Police and fire protection outrank luxury items

Police and fire protection outrank luxury items
When a community lacks a strong safety force, its residents are placed at risk to tragic and criminal results.
Along with the thousands of other senior retirees in our community, my husband and I also survive on a fixed income. Paying taxes was not the thing we enjoyed doing most, but the one thing we faithfully did was to always support our safety forces. A community is only as strong as our safety forces whose dangerous jobs are to protect and safeguard our community.
I will gladly decrease spending money on some of the little luxuries I have gotten used to over the years if the safety of my family and myself are at stake.
When safety becomes an issue it cannot become a debatable matter because it is a human necessity, pure and simple.
No one, including me, likes to pay more taxes, but when I pay extra taxes to support our safety forces it's with the thought, "When a community supports its safety forces, it's really supporting its own safety." My safety is worth a few extra dollars, and hopefully other will value their safety above everything else.
Turning a positive into a negative is no great trick
I am writing in response to the August 14 article entitled, "Immaculate Conception, Does bell for pupils also toll for school?"

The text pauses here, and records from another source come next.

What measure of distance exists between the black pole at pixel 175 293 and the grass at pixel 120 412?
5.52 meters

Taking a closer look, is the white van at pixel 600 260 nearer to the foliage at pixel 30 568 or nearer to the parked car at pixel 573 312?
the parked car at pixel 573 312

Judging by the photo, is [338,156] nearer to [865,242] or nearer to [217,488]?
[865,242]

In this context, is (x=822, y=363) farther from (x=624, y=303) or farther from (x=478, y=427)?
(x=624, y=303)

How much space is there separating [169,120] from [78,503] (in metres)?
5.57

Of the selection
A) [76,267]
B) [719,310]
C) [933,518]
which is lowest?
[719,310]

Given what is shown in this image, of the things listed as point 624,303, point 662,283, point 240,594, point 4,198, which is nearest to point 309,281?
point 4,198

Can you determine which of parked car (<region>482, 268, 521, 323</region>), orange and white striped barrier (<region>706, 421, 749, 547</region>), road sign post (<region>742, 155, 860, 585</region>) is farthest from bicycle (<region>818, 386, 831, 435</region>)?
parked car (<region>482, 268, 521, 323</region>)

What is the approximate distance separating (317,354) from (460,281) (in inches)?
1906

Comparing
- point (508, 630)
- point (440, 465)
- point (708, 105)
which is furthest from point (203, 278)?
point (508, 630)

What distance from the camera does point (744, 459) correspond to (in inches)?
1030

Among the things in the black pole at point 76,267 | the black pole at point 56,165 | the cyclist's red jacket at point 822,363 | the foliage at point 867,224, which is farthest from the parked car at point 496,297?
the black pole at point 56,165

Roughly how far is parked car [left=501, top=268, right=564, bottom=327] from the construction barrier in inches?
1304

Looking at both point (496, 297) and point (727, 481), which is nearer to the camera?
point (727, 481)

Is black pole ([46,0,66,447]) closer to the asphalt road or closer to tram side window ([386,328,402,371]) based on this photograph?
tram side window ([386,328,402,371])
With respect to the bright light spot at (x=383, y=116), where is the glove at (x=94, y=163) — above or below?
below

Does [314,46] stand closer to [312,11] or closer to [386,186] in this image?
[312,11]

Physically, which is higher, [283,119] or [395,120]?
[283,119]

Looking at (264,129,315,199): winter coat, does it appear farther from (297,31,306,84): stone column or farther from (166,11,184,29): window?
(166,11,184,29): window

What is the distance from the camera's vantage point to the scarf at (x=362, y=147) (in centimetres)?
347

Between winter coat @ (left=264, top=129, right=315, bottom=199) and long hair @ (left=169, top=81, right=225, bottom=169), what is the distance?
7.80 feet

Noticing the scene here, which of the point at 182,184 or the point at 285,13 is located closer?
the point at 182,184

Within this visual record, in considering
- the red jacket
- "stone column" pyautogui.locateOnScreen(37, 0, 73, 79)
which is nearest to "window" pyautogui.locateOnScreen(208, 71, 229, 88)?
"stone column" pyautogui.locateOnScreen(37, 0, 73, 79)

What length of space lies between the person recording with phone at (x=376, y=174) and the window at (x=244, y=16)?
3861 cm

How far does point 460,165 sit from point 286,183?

Ron Cole, The Vindicator education writer, chose to center on the cloudy future of the school instead of informing the readers about the mission of the school, which is to serve as a stabilizing factor for the inner-city community and its commitment to provide students with a quality Christ-centered education based upon discipline, moral values and academic excellence. The writer chose to focus much of his article on the declining numbers instead of informing the readers about the uniqueness of an extended school calendar which allows for additional educational opportunities and recreational community enrichment.
Instead of featuring all the positives that Immaculate Conception has contributed to the community over the last 119 years and will continue to provide, Mr. Cole has only centered on the cloudy future.
With so much negative press about the city of Youngstown recently, this article could have featured one of Youngstown's bright lights, the students and programs at Immaculate Conception School -- instead Mr. Cole has closed one more door in Youngstown. If local writers fail to see the good of the city, will anyone else?
Monsignor JOHN A, ZURAW
Immaculate Conception Church
The people spoke, butwas anyone listening?
Canfield Township residents have again told their trustees, "No Zoning Changes." The Vindicator article on the voters objection to the zoning change indicates that the developer is looking out for us relative to keeping taxes down and improving services.
First, we aren't complaining about taxes (lowest rate in Mahoning County) and the new project will increase the demand for more services (more spending) without improving them. Second, we don't need the new facilities proposed. The new construction is not imperative to improving the life style of the township. In fact, it will only create traffic problems equal to Boardman's Rt. 224 rolling parking lot. Third, the developer knew the zoning limits when the land was purchased and should not have bought it if he couldn't make it work in zoning. Lastly, with regard to Mr. Reese's position, how does changing the zoning provide any control over development? This doesn't make any sense.
Hopefully, the trustees will finally get the message, leave the zoning as it is, now and in the future. The people have spoken. The township doesn't need to spend money on repeat referendums if the trustees heed the voice of their electorate.